:: Article ::

These foster parents, for all of their differences, flaws, quirks, and even errors in judgment, are the living life rafts on the treacherous and stormy seas of our broken culture, desperately trying to rescue survivors who sometimes don’t even want to be saved. I love movies about: The Avengers, Thor, Hulk, Spiderman, Iron Man, Superman, Wonder Woman, Ant Man, Batman, Justice League and Agents of SHIELD. But these disparate, sometimes awkward, occasionally clueless foster parents are the true super heroes.

The acting is terrific, never succumbing to the easy temptation to sink into saccharine or false empathy, but neither does it avoid showing the warts of the torturous foster process.

Wahlberg and Byrne are excellent and never shy away from any of the very strong emotions of the moment, but don’t dwell on them either. And there is a constant balance of the solemn with the naturally evolving moments of humor that always arise from even the grimmest of circumstances. For example, the social workers, Sharon and Karen, played by Tig Notaro and Octavia Spencer (Hidden Figures and Zootopia) are very funny as odd couple co-workers. Notaro is the prim, proper, white, reserved, rule follower while Spencer is the outspoken, blunt, pragmatic, black counterpart. But they both have a realistic view of their jobs. When Pete asks Sharon and Karen about the foster children’s father the only answer he gets is uncontrolled laughter. This humorously speaks serious volumes without belaboring the tragic point. In another scene, after learning of a significant hitch in their plans, Pete and Ellie come home to discover Ellie’s mother, Jan, being decorated with permanent ink sharpies. There was no malice involved. Children and Jan alike had mistaken them for washables. Jan, performed by Julie Hagerty, whose unforgettable stint in Airplane made her synonymnous with ditzy characters, solemnly offers good and sage advice but, of necessity, while indelibly and distractingly face painted.

The music is a cheerful and delightful sprinkling of songs like Wings’ “Let ’em In,” George Harrison’s “What is Life,” and Jefferson Starship’s “Nothing’s Gonna Stop us Now”. The perky upbeats also help soften the more somber moments. You can get the individual songs streaming on Amazon here.

The children are very natural. Isabela Moner, singer and actress, is Lizzy, the teenager who is simultaneously grateful for the safe haven Pete and Ellie provide for herself and her siblings and understandably resentful of these same people as interlopers to her “real,” incarcerated, drug-addicted mother. Moner has a truly beautiful voice and sings the credit song, “I’ll Stay,” at the end of the movie. Gustavo Quiroz is adorable as Lizzy’s clutzy, well meaning and inept younger brother, Juan. And Julianna Gamiz is the youngest and precocious sister, Lita.

:::

▶ [Given task 1]: Decide whether each statement below agrees with the review, answering yes or no and quoting the words of the review that settle it: (a) Tig Notaro plays the outspoken, blunt social worker. (b) The children thought the permanent sharpies were washables. (c) Isabela Moner sings the credit song at the end of the movie.
▶ [Given task 2]:
Using the review, answer these questions:
(a) Who plays Ellie's mother, Jan?
(b) Which Wings song is on the soundtrack?
(c) What is the name of the youngest sister?
The data that follows has no connection to the review above.

:: Data supplied ::

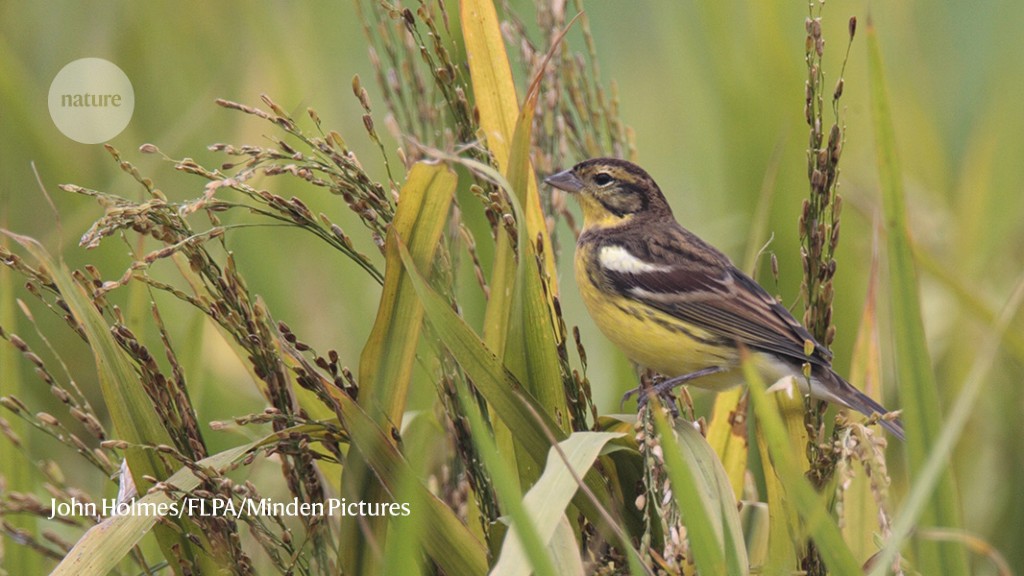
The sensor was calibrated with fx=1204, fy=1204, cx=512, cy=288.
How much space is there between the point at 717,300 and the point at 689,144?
145 cm

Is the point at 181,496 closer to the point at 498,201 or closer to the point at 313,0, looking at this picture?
the point at 498,201

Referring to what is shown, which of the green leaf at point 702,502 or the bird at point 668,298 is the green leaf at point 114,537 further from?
the bird at point 668,298

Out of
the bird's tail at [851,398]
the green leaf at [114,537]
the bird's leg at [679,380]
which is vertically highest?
the green leaf at [114,537]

:::

▶ [Task result 1]:
(a) No: "Notaro is the prim, proper, white, reserved, rule follower while Spencer is the outspoken, blunt, pragmatic, black counterpart."
(b) Yes: "Children and Jan alike had mistaken them for washables."
(c) Yes: "Moner has a truly beautiful voice and sings the credit song, “I’ll Stay,” at the end of the movie."

▶ [Task result 2]:
(a) Julie Hagerty
(b) "Let ’em In"
(c) Lita